START at TOMOL MODEL NEAR VISITOR’S CENTER

What is a tomol?

Here is a replication of a Chumash tomol, The Chumash lived on this land, Mishopshno, for about 13,000 years before the European invasion. Before then, they lived across Malibu (to the south of here near LA), on the Santa Cruz, Santa Rosa, and San Miguel Channel Islands, to San Luis Obispo about 100 miles north of here. Some archaeologists have found artifacts of the Chumash all the way in the Antelope Valley near the Mojave Desert! 

It’s important that we start our historical tour on Carpinteria State Beach with the Chumash for a few reasons. One, and arguably the most important reason, is that the Chumash are the first people who lived in this area. History focuses on many different topics — not just big events like wars and political movements —because everything has a past, so everything has a history. What makes history compelling though, and what makes history history instead of other disciplines like archeology or geology, is the people. 

That being said, historians have to work with other specialists to understand people of the past. For example, archaeologists have excavated and found evidence from their lives like baskets, spiritual objects, milling stones (to process grains like rice), and other tools. They also have found burial sites. Archaeologists find these items sometimes when they are looking for them — when they have historical proof that makes them reasonably sure they will find artifacts from the past there — and sometimes when they aren’t expecting to — when they check lots of land that become roads or stores. 

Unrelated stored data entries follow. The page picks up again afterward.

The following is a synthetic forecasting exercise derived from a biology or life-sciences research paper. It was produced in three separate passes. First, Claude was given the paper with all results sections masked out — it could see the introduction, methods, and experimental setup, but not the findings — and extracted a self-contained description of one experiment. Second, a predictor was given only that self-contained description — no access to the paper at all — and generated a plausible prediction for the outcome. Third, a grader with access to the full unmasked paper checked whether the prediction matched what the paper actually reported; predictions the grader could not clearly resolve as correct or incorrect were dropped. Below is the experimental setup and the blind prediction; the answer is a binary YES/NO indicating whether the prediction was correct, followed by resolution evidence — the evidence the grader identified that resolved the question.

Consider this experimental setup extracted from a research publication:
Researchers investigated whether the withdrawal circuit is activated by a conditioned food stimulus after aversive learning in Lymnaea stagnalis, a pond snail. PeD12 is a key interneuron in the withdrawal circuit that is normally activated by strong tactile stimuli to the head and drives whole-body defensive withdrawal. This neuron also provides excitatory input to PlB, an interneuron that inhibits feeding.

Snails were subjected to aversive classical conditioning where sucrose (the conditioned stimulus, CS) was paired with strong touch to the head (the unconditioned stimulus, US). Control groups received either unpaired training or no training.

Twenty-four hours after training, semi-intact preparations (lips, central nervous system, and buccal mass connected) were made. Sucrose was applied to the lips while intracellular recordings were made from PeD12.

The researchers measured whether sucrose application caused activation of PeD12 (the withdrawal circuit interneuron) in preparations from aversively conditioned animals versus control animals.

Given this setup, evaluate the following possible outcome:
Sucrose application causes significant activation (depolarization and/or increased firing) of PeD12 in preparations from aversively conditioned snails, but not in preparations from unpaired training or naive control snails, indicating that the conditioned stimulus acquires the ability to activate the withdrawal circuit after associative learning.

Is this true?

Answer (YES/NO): NO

Ecologists and botanists can also help us understand people of the past, by taking archeologists’ knowledge and looking at the plants that have grown and grow here. Through this work, we know that they ate plants like chia seeds, flowers, and acorns. They hunted animals from the sea and from the land. With archeological work, we know that they used bows and arrows to hunt land animals and tomols, like this one, hooks, nets, fishing line, and harpoons to fish in the ocean. 

Archaeologists figure that the canoe first emerged in Chumash communities 2,000 years ago. The Chumash called it a tomol. They would build these by first finding a big log. Typically, they used redwood trees that drifted down the coast. Then, they split the tree and smoothed it into planks. Next, they drilled holes in the planks and sewed them together. But there were still little spaces between the planks where water could get through. They sealed together those spaces using a mixture called yop.

How is it made?

Yop is a mixture of asphaltum and pine pitch. Asphaltum is a sticky tar substance that comes from oil sources underground, under the ocean, and then washes onto the beach. We’ll see some later. The Chumash used this super sticky material to seal like caulk, to fuse the planks. That made the canoe able to go out to sea. Yop was a really good glue and the Chumash used it to plug holes, create basketry, and stick sharp points onto arrow shafts.

Tomols are the oldest examples of seaworthy boats that we have from North America. The Chumash used them to travel about thirty miles to the Channel Islands. They typically measured between 12 and 18 feet long and 4 feet wide and carried from 3 to 12 people. 

Why were tomols special to the Chumash?

Tomols were really expensive and took a lot of time to make. We know that only community leaders and wealthy members of Chumash communities had the ability to pay for them. Some archaeologists believe that the Chumash protected the knowledge of how to make these canoes, so that only certain people knew how to do it. Since crossing to the islands could be dangerous, they had to have skills so that you could do a good job. These canoes were so special that sometimes Chumash community members were buried in them.

The Chumash did quite a bit of trading with one another, thanks in part to these canoes. They used shell beads as money to trade for goods. Chumash households located on the northern Channel Islands, all the way over there, specialized in making these beads. The Chumash used more than 20 types of shells to make these beads and then they would use them to purchase goods they needed.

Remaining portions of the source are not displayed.